Possible AIX error log entries include: label: DSI_PROC,
resource: SYSVMM, with description: "DATA STORAGE INTERRUPT,
PROCESSOR". Other partition-related crash descriptors may also be
logged.
- A problem was fixed that could cause AIX error log entries
following a successful partition migration. Possible AIX error
log entries include: label: RTAS_ERROR, resource: sysplanar0, with
description: "INTERNAL ERROR CODE". Other errors may also be
logged.
- A problem was fixed that caused the installation of some
versions of Linux to fail.
System firmware changes that affect certain systems
- On systems with two HMCs attached, a problem was fixed that
caused one of the HMCs to frequently go to an incomplete state.

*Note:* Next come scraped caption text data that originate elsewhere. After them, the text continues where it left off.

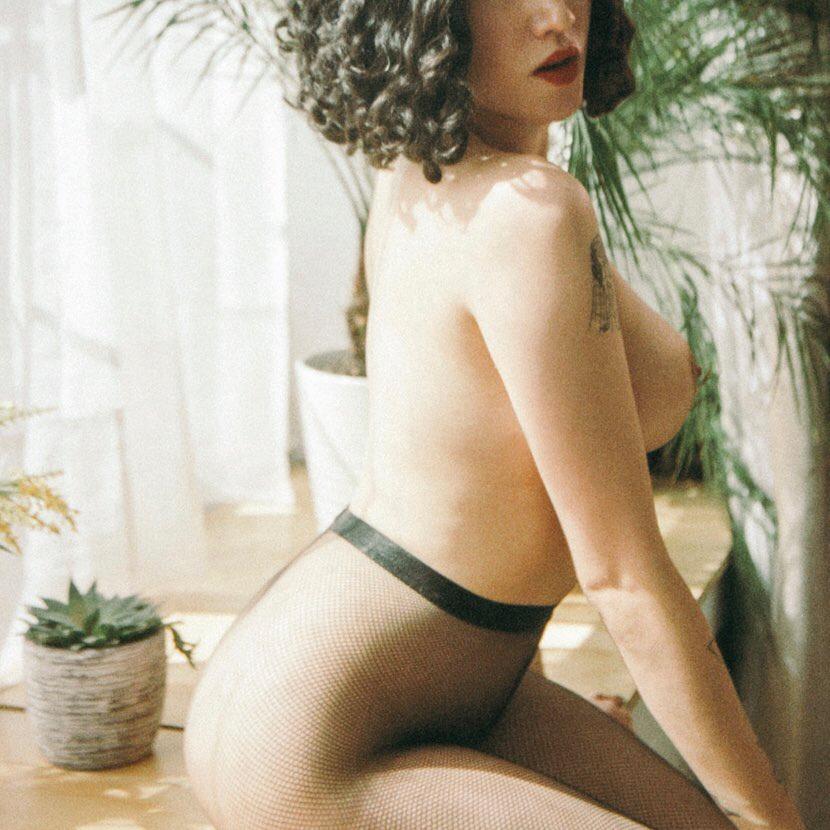 Josephine-NYC-fetish-curvy-escort.jpg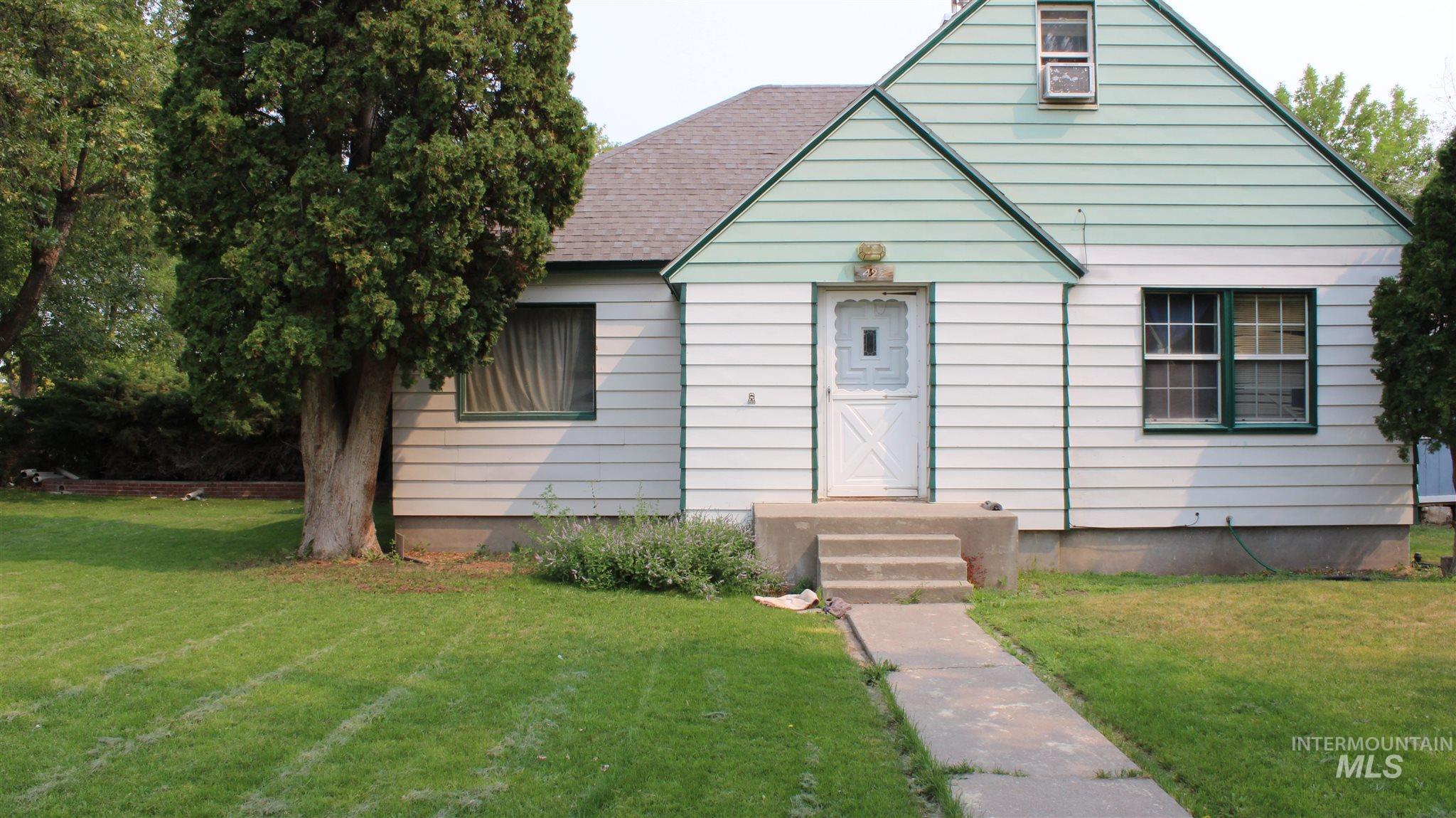 422 E Ave A Property Photo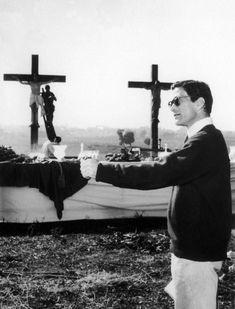 Pier Paolo Pasolini, Bob Fosse, Michelangelo Antonioni, Luchino Visconti, I Robert, About Time Movie, Film Quotes, Film Director, Quote Posters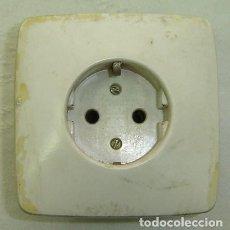 Antigüedades: ENCHUFE DE PARED STANDARD - MEDIDA 8*8 CMS.. Lote 183500930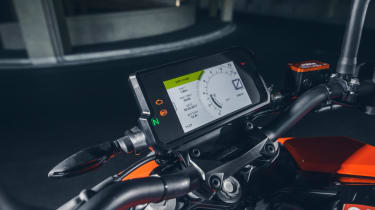 KTM Duke 125 review - screen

- On systems running IBM i partitions, a problem was fixed
that caused a RAID array of SCSI disks to be exposed if an MES upgrade
was done, or a system plan was created.
- On systems running IBM i partitions, a problem was fixed
that caused SRC BA040030 to be erroneously logged, and a call home to
be made, even though the partition booted successfully.
- On systems using the host Ethernet adapter (HEA) function,
a problem was fixed that caused the HMC to erroneously report that
deleting a logical port had failed.
- On partitions running Advanced Memory Sharing (AMS), a
problem was fixed that prevented shutdown of a partition when all
paging VIOS's servicing the partition were hung and unable to complete
outstanding I/O operations.
- On systems running Advanced Memory Sharing (AMS), a problem
was fixed that caused an AMS partition to crash with SRC
B700F103. This problem may occur when reducing the size of the
AMS pool (or doing a hot node repair on a model MMB or MHB) at the same
time as dynamically creating an AMS partition, or changing an AMS
partition's maximum memory.
- A problem was fixed that caused AIX licensing issues when
migrating a partition from a POWER6 to a POWER7 system.

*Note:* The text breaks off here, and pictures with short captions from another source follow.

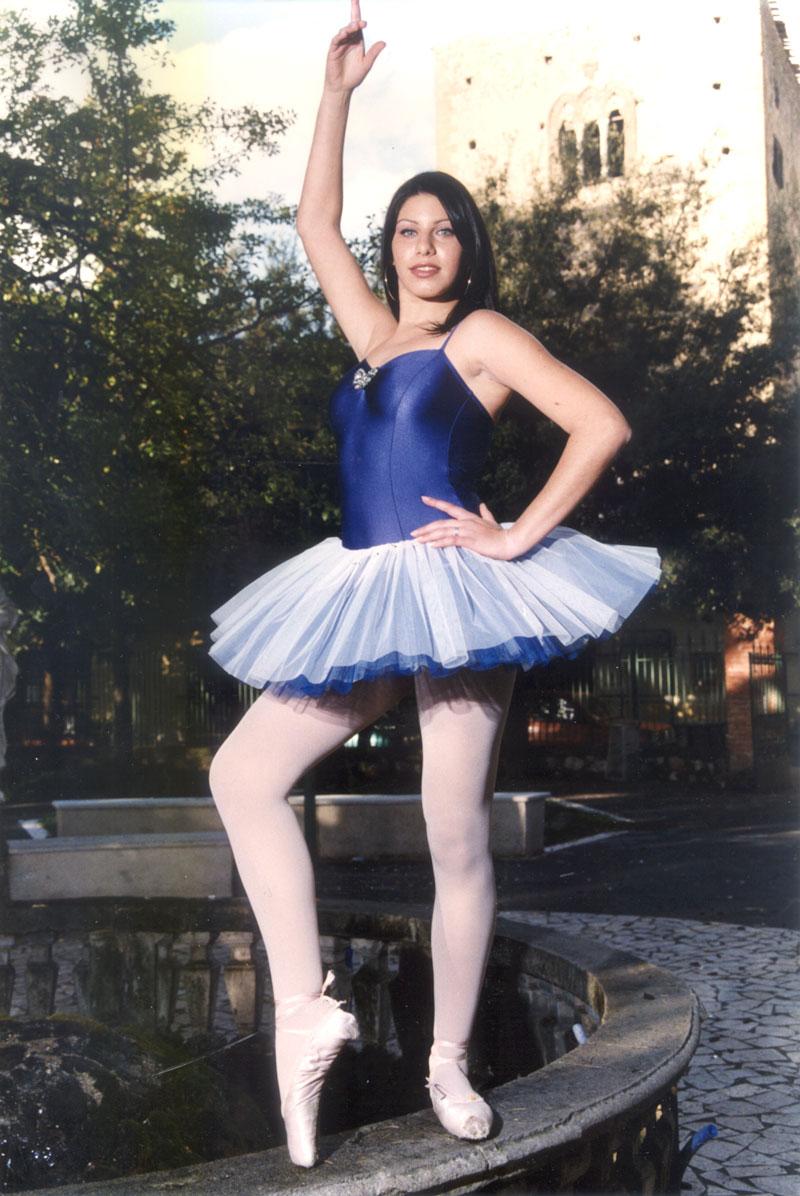 Donatella Di Cicco. 1-Dolls (ballerina), 2003, Stampa Lambda, 135x90 Cm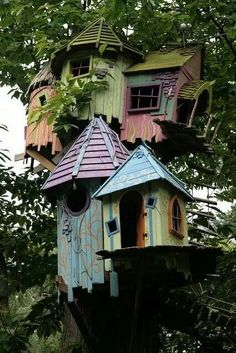 Today I have for you some gorgeous and unique birdhouse designs, which will make your yard wonderful and will help you to take care of your birds in the same time. Dream Garden, Home And Garden, Jardin Decor, Birdhouse Designs, Birdhouse Ideas, Unique Birdhouses, Outdoor Living, Outdoor Decor, Fairy Houses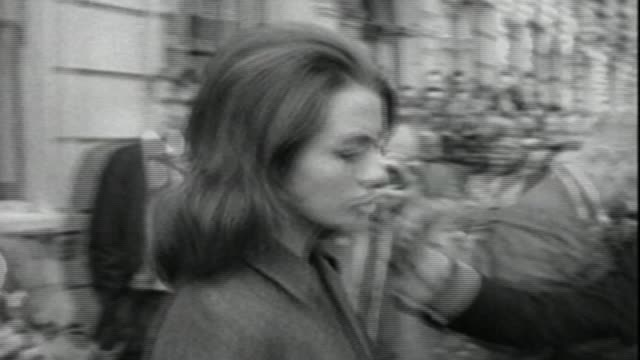 Barrister Lord Jeremy Hutchinson QC dies aged 102 G ITN009 / The 1963 Collection via T10030638 London EXT Christine Keeler away from court building...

- The "USB Service Functions" option was removed from the
ASMI menus on 9117-MMB, 9179-MHB and 9119-FHB systems, which do not
support this function.
- On systems with a F/C 5803 or 5873 I/O expansion drawer, a
problem was fixed that caused SRC B7006907 to be erroneously logged.
- On systems with a F/C 5803 or 5873 I/O expansion drawer, a
problem was fixed that caused SRC 10009133 to be erroneously logged.
- On systems with a F/C 5803 or 5873 I/O expansion drawer, a
problem was fixed that caused SRCs 1402131B, 1402130A, and 1402130F to
be erroneously logged, and the "health check" that is done before the
HMC attempts to install firmware on the managed system, to fail.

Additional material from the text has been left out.